** Problem details **
Look below for the line with "What is the physical", and from there restate every line word for word until the entries end.

** Provided material **

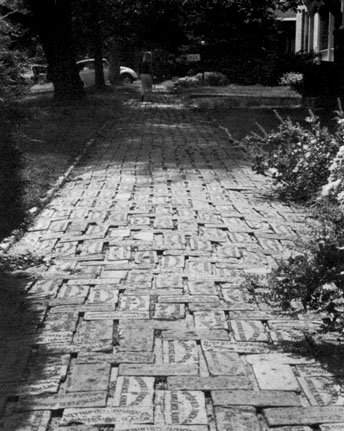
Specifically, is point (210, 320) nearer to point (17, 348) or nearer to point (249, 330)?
point (249, 330)

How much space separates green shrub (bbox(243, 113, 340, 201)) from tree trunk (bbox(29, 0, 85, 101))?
17389 mm

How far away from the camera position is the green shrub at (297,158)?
9250mm

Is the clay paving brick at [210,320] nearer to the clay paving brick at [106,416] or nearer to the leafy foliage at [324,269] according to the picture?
the leafy foliage at [324,269]

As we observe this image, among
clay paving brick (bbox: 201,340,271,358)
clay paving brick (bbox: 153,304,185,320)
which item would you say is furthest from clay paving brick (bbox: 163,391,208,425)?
clay paving brick (bbox: 153,304,185,320)

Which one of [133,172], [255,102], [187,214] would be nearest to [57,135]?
[133,172]

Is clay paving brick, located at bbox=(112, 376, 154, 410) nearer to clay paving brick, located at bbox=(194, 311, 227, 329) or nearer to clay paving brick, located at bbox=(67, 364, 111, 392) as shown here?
clay paving brick, located at bbox=(67, 364, 111, 392)

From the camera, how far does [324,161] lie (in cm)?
916

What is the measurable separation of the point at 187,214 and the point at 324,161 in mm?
1633

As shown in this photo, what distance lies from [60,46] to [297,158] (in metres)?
18.8

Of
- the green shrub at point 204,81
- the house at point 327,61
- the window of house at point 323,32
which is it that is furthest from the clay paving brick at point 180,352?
the green shrub at point 204,81

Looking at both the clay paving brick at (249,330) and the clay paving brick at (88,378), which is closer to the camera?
the clay paving brick at (88,378)

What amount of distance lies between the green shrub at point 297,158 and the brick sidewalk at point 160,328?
35 cm

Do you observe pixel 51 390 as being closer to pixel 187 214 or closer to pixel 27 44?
pixel 187 214

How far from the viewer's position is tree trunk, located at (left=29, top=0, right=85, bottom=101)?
26.9 meters
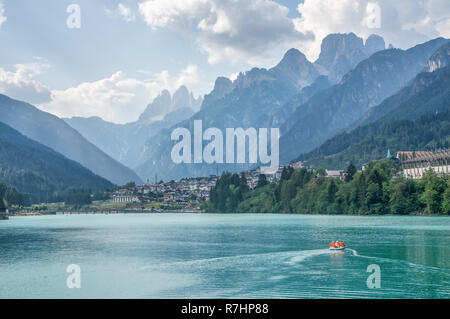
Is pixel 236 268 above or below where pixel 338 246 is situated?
below

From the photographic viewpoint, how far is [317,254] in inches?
2266

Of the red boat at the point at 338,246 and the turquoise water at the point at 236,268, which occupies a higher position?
the red boat at the point at 338,246

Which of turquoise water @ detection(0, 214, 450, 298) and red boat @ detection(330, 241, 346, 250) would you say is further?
red boat @ detection(330, 241, 346, 250)

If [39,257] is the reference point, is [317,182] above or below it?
above

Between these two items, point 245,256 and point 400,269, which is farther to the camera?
point 245,256

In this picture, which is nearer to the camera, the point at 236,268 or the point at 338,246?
the point at 236,268

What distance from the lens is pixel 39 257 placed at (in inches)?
2361

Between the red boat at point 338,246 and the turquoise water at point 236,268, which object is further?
the red boat at point 338,246

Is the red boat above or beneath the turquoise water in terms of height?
above
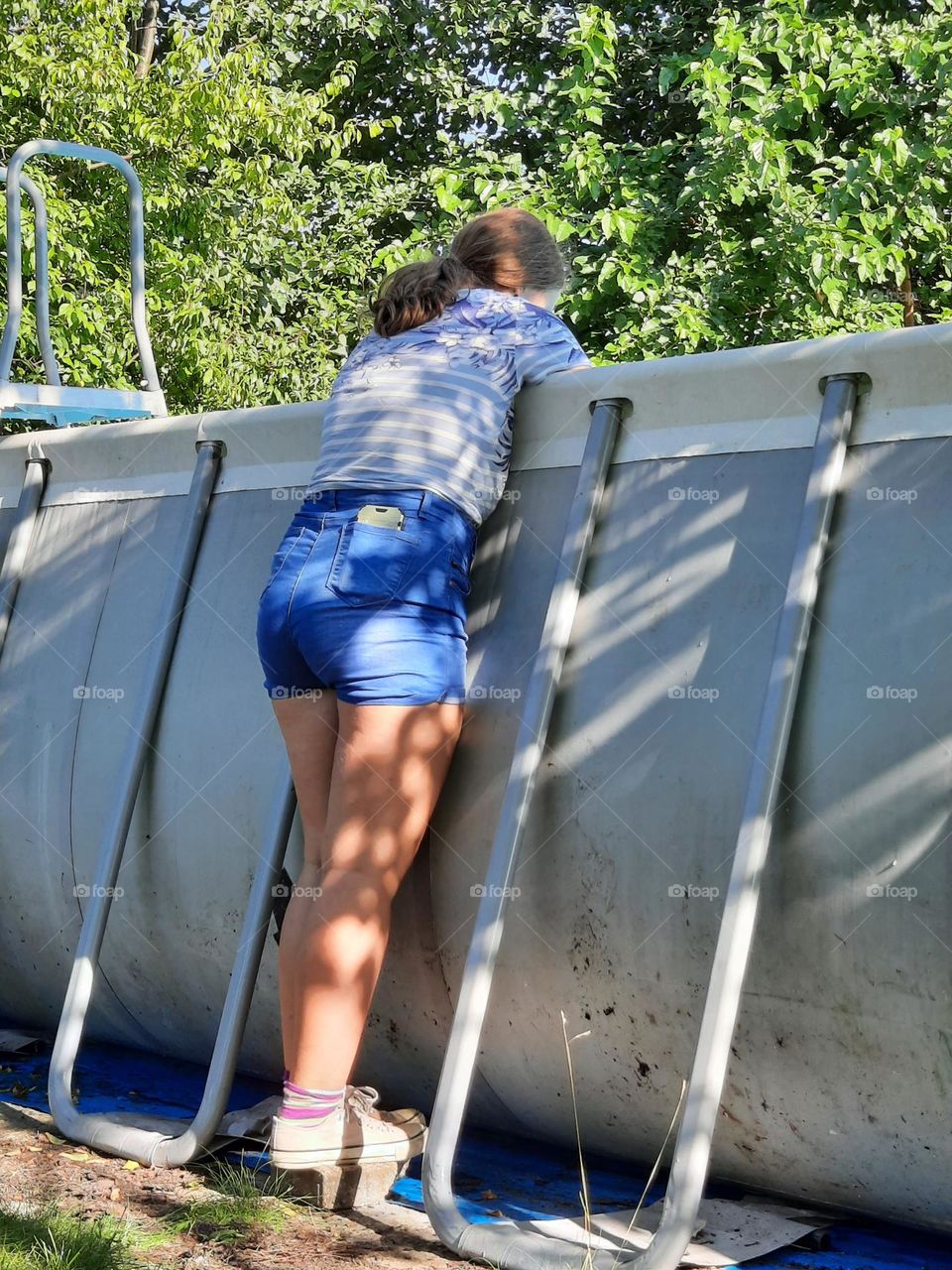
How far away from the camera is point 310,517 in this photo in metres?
2.84

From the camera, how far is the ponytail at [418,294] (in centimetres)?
294

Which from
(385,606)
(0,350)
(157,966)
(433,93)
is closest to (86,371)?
(433,93)

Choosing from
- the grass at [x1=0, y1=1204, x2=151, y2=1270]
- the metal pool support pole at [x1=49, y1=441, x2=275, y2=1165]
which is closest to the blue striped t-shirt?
the metal pool support pole at [x1=49, y1=441, x2=275, y2=1165]

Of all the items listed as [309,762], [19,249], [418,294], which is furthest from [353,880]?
[19,249]

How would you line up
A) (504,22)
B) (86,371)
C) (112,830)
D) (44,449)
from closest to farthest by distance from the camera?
(112,830) < (44,449) < (86,371) < (504,22)

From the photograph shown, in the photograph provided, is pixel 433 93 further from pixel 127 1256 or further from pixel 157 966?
pixel 127 1256

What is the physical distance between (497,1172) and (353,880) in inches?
26.9

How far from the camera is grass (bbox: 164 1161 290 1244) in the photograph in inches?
98.6

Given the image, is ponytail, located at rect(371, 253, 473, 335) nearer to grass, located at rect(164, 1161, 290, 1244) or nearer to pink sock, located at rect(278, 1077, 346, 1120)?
pink sock, located at rect(278, 1077, 346, 1120)

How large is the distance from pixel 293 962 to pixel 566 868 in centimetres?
53

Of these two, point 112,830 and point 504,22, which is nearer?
point 112,830

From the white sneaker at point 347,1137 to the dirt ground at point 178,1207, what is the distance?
0.29 ft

** Response for this exercise **
What is the physical distance between (497,1172) and (353,880) in inches?
26.9

How far from the camera is grass (bbox: 164 1161 290 1244) in the photograph in inches?
98.6

Given the image, is ponytail, located at rect(371, 253, 473, 335) nearer to grass, located at rect(164, 1161, 290, 1244) or nearer to pink sock, located at rect(278, 1077, 346, 1120)?
pink sock, located at rect(278, 1077, 346, 1120)

How large is the distance from pixel 293 962 to pixel 566 868 in centimetres?
53

Of these two, point 112,830 and point 504,22, which is nearer?
point 112,830

From the white sneaker at point 347,1137 to the dirt ground at point 178,1207, what is the distance?
0.29 ft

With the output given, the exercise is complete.